3.1. Voorschrift 4.2.4 van de voor de inrichting verleende vergunning luidt, voor zover van belang:

Vanaf een jaar na inbedrijfstelling van de verbrandingsinstallatie (als bedoeld in voorschrift 1.5.1) moet aan onderstaande jaargemiddelde emissiewaarden voldaan worden.

Component Emissiegrenswaarde mg/Nm3 als jaargemiddelde bij 11% O2

HCL =< 5

HF =< 0,2

Ingevolge bijlage 8 van de vergunningvoorschriften wordt in de vergunning onder 'jaargemiddelde emissieconcentraties' verstaan: de voortschrijdende emissieconcentratie, gemiddeld over de bedrijfstijd per jaarperiode, gedurende omstandigheden waarin de installatie normaal in bedrijf is (exclusief storingen en stilstand).

Voorschrift 2.6, onder 4, van de bijlage bij het Bva luidt:

"Bij toetsing aan de emissiegrenswaarde worden van de gemiddelden als bedoeld in het eerste en tweede lid de waarden van het betrouwbaarheidsinterval, als bedoeld in voorschrift 2.9, afgetrokken."
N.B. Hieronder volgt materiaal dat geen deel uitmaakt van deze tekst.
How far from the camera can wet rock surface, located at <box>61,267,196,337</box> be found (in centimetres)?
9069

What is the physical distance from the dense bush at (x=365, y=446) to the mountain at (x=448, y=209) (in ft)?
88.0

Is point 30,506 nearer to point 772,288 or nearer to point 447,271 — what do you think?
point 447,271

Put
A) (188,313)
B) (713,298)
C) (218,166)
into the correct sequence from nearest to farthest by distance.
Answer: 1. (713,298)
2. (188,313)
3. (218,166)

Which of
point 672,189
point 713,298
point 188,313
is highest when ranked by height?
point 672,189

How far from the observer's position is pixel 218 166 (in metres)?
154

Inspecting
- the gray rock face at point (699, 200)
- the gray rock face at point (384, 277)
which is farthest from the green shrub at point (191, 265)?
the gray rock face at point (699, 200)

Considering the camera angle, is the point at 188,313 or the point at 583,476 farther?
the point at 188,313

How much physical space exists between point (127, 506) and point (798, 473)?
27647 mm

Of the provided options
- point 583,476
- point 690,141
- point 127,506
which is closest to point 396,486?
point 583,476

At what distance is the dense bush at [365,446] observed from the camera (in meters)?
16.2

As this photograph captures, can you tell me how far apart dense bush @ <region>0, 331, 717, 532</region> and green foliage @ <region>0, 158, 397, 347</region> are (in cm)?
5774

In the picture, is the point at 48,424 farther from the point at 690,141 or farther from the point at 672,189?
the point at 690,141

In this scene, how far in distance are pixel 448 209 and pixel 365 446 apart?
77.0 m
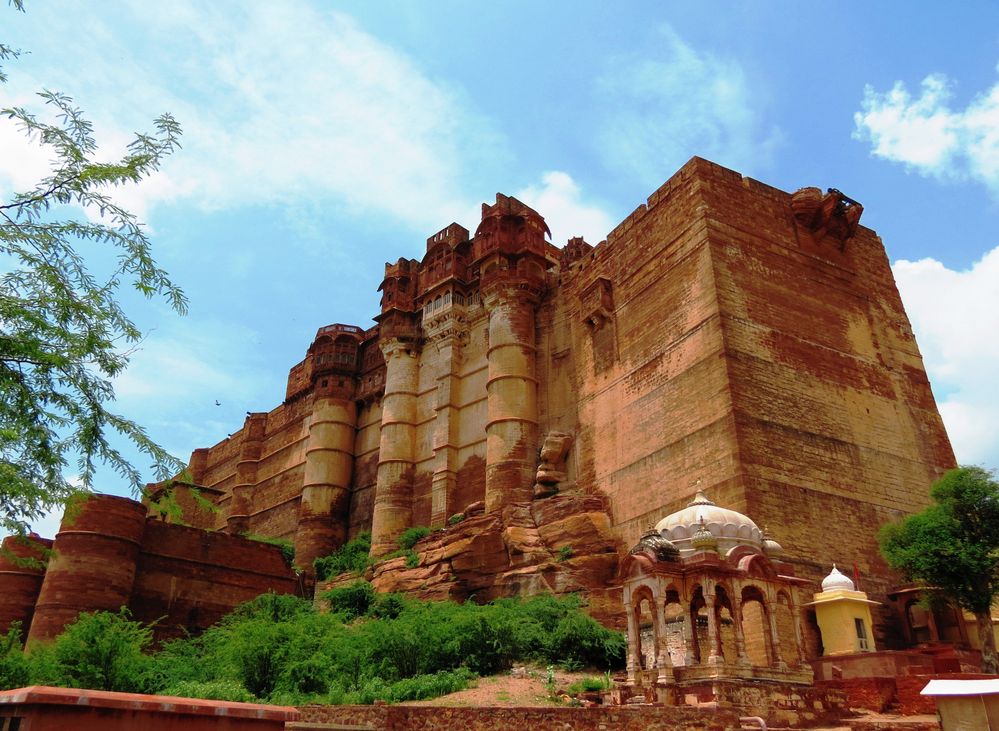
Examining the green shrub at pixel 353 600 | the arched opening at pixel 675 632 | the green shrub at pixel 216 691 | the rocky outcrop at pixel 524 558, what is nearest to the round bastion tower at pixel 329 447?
the green shrub at pixel 353 600

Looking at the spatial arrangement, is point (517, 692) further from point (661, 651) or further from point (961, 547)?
point (961, 547)

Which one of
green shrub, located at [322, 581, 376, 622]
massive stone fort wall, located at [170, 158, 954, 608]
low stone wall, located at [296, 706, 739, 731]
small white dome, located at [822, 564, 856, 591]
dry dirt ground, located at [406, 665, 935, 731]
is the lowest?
low stone wall, located at [296, 706, 739, 731]

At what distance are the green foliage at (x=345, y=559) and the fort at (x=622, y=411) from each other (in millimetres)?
662

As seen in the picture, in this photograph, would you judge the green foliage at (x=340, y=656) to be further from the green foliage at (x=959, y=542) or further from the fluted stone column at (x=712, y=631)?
the green foliage at (x=959, y=542)

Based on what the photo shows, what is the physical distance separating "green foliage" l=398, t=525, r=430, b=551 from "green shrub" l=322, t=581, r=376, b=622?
2.76m

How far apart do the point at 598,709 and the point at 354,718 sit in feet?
11.7

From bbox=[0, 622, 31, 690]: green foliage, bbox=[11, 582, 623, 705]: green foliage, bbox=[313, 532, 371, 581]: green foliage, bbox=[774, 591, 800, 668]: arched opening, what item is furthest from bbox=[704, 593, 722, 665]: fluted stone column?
bbox=[313, 532, 371, 581]: green foliage

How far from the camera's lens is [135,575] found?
2181cm

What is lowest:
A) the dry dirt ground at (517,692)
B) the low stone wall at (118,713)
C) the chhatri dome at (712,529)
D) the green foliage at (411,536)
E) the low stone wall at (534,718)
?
the low stone wall at (118,713)

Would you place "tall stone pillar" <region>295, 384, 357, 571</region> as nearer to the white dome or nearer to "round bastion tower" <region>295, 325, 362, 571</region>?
"round bastion tower" <region>295, 325, 362, 571</region>

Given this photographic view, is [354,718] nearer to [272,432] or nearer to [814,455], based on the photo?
[814,455]

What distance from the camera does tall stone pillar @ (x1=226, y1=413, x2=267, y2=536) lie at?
1445 inches

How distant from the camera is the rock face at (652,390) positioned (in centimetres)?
1670

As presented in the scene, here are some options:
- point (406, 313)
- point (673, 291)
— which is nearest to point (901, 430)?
point (673, 291)
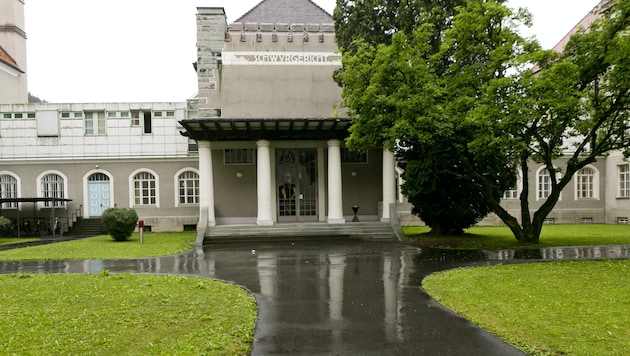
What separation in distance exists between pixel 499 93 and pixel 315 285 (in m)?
8.91

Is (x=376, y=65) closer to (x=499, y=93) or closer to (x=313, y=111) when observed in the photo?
(x=499, y=93)

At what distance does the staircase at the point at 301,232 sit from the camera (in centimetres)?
1952

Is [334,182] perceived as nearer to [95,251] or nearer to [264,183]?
[264,183]

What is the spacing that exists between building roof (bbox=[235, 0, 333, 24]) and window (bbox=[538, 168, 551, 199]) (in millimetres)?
16303

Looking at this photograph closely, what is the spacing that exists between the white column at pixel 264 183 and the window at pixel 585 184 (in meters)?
19.9

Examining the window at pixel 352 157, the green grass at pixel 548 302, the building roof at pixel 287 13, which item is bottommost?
the green grass at pixel 548 302

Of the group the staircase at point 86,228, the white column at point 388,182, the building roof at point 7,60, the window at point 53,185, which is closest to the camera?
the white column at point 388,182

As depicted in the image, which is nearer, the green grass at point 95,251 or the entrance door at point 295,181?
the green grass at point 95,251

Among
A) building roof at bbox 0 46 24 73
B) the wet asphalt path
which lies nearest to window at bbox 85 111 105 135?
building roof at bbox 0 46 24 73

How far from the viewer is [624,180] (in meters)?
27.0

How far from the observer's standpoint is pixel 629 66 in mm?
12164

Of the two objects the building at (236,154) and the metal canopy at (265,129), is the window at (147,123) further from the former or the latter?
the metal canopy at (265,129)


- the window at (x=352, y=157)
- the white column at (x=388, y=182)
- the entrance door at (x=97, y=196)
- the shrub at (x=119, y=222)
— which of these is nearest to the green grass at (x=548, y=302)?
the white column at (x=388, y=182)

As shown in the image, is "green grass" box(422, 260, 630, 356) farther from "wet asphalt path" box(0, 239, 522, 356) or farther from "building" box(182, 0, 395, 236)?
"building" box(182, 0, 395, 236)
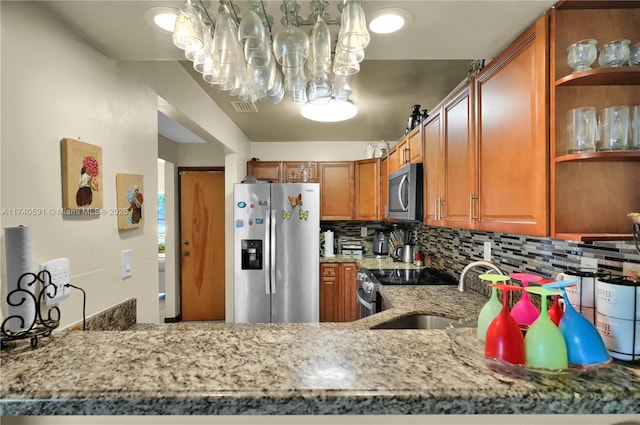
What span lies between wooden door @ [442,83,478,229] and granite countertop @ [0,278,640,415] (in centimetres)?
92

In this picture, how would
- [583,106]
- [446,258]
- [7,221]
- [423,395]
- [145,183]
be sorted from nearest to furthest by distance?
[423,395] → [7,221] → [583,106] → [145,183] → [446,258]

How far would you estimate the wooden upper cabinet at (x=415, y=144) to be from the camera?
2.25 m

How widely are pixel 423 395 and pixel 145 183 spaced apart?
5.20 ft

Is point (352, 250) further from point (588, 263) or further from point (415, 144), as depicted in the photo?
point (588, 263)

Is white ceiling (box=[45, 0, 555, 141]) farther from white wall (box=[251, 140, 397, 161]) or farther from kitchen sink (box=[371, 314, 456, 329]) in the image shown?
white wall (box=[251, 140, 397, 161])

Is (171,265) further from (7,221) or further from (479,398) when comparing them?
(479,398)

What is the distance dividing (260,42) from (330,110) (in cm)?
146

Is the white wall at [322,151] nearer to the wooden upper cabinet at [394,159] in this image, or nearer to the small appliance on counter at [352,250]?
the wooden upper cabinet at [394,159]

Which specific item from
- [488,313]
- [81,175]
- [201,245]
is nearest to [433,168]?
[488,313]

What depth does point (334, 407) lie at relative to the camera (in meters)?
0.59

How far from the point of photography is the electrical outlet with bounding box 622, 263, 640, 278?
0.94 m

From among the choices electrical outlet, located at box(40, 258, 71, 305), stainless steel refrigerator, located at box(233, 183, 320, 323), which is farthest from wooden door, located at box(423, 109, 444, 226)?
electrical outlet, located at box(40, 258, 71, 305)

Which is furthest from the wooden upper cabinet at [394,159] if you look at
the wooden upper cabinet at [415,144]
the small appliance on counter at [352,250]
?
the small appliance on counter at [352,250]

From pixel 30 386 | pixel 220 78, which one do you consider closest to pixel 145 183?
pixel 220 78
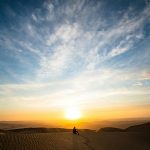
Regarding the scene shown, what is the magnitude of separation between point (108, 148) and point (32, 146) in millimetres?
9080

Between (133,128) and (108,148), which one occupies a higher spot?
(133,128)

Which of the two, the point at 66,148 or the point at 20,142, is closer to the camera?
the point at 20,142

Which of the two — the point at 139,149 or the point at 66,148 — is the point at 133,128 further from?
the point at 66,148

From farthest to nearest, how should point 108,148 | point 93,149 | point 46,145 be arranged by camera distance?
point 108,148, point 93,149, point 46,145

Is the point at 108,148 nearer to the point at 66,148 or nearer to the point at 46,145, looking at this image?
the point at 66,148

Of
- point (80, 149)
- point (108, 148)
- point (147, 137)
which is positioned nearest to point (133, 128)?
point (147, 137)

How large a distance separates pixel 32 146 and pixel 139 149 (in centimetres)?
1358

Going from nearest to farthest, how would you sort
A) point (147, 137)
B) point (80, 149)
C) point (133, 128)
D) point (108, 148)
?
point (80, 149) → point (108, 148) → point (147, 137) → point (133, 128)

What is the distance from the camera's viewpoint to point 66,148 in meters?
14.4

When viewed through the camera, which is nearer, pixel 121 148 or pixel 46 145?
pixel 46 145

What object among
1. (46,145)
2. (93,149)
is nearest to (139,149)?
(93,149)

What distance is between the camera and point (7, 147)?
34.1ft

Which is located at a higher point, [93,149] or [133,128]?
[133,128]

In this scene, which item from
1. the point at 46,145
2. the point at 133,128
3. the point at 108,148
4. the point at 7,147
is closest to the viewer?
the point at 7,147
Ingevolge voorschrift 2.9 mogen de waarden van de 95%-betrouwbaarheidsintervallen van individuele metingen, bepaald bij de grenswaarden voor de dagelijkse emissie, de volgende percentages van de emissiegrenswaarden niet overschrijden:

f. zoutzuur: 40%;

g. waterstoffluoride: 40%.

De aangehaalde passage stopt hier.